The world of bachelor-chow has been getting interesting lately. No longer must one choose between macaroni & cheese and ramen noodles. Here are some of the things I've tried lately to fill that empty space inside... without putting more than one pan on the stovetop!
First off, I love Indian food. But, even though there's an Indian restaurant right across the street from where I live, I don't often dine there. It's too expensive! So, instead of paying $20 for a sit-down meal served by a sullen teenager, I spend $4 on a heat-and-eat entree like the one pictured here. I had this exact product a few days ago. It had spinach and several different varieties of lentil-like gram beans in a richly aromatic sauce. Lots of protein and vitamins, eaten as is. And there's no law that says you can't add rice, noodles, veggies, or meat to it! All you have to do is boil water, drop the sealed pouch into it, and wait a few minutes for the food inside to warm up. Then rip the pouch open and pour it into a bowl. Check out the varieties this brand offers. Eventually, I plan to try them all!
Second, there are these bags of frozen vegetables that you can buy at any grocery store.
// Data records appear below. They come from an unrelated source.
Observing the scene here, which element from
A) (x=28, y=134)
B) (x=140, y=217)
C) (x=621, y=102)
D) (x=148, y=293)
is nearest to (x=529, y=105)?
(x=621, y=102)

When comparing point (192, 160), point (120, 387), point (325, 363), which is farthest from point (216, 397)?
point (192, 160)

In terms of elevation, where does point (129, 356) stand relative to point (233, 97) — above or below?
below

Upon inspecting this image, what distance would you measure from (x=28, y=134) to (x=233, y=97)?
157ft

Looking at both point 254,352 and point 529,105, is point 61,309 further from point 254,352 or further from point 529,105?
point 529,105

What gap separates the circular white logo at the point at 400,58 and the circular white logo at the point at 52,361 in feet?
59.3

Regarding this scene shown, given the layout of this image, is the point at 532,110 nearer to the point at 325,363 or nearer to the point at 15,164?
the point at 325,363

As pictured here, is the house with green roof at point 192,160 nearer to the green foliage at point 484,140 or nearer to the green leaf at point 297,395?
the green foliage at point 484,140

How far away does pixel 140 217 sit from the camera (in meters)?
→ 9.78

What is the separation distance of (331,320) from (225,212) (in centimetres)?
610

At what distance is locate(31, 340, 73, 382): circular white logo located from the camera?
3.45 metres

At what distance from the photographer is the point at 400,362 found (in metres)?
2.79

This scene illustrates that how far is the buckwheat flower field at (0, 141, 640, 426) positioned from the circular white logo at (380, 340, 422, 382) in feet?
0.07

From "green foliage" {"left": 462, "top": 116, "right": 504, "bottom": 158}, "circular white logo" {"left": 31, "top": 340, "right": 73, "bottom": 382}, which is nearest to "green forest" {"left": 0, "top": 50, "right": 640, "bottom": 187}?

The example pictured here is only the name-brand variety; you can also buy store-brand ones for a really reasonable price. A generously proportioned, single-serving bag costs maybe $2, possibly less. You want some veg in your diet but you don't want to spend ages cutting, peeling, and heating on the stovetop? Simply take one of these bags out of your freezer, heat it in the microwave for about 5 minutes, and carefully rip the bag open to reveal perfectly steamed veggies. Some varieties include buttery sauces, melted cheese, etc.
Yesterday, I put a couple of these ideas together. First, I zapped a steamer-bag of mixed vegetables (the type with peas, beans, carrots, and corn). Then I opened a single-serving tray of Oscar Meyer Deli Fresh chicken, already grilled and diced. I mixed them up in a pan and poured a pouch of Tasty Bite simmer sauce over them. These lovely things come in several flavors ranging from Indian to Thai and beyond. Heat the whole mixture to a simmer and let it bubble for a few minutes, just so that the flavors swap around. The result was a couple of helpings of deliciousness!
I have already plugged Zatarain's rice products. Last week, I made a batch of their Spanish rice. Only, instead of adding a 15 ounce can of crushed tomatoes, as indicated on the package, I added a 10-ounce can of RoTel diced chilis and tomatoes. RoTel is so handy to have around that I've taken to buying cartons of 8 cans at Sam's Club. Melt a chunk of cheese, any kind of cheese (Velveeta, cream cheese, whatever); and stir in a can of RoTel; and you have a more than reasonable queso dip. Pour it into a pan of browned crumbled hamburger and diced onions; heat until simmering; and add cooked beans if you wish (they're totally optional), and you have a very basic & simple chili. And together with a cup and a half of water, a teaspoon of butter, and a box of Zatarain's Spanish rice mix, and you get something moist and zesty in only 25 minutes.
And finally, I would like to plug my current favorite brand of frozen pizza: California Pizza Kitchen. Though I am not generally fond of the thin-and-crispy school of pizza-crustology, I don't mind so much when I'm dining home alone and I don't want to have leftovers. I HATE leftover pizza! And a nice, flat, cripsy, toasted-in-the-oven pizza, like CPK's "limited edition" varieties, fits just right in a fat, stupid jerk's tummy. Their awesome flavors, at the moment, include BBQ chicken, garlic chicken, spinach & artichoke, cheeseburger, four cheese, and of course pepperoni. I think there may also be a "white pizza" and/or a spinach pizza sans artichokes. I don't care. I have already stuffed my freezer with more than enough flavors to keep me fat and happy for a long time.
No food is worthwhile without a good drink to go with it. Liquid happiness abounds, even on a poor bachelor's cheapskate budget. One of my recent purchases was a "Folly Pack" of 12 bottles in 4 varieties, all bottled by the New Belgium Brewing Co. of Fort Collins, Colorado. The four varieties included Fat Tire (a good place for American beer drinkers to dip their first toe into the taste of Belgian-style ale), Skinny Dip (a light, seasonal brew), Mothership Wit (a tangy, citrusy, hoppy ale), and 1554 (a dark, malty, stout-cum-Trappist concoction). My tastebuds enjoyed them all. More recently, I swilled a six-pack of Woodchuck pear cider, very refreshing. The same outfit also does apple, naturally. Everything goes down better with a nice beer or cider, don't you agree?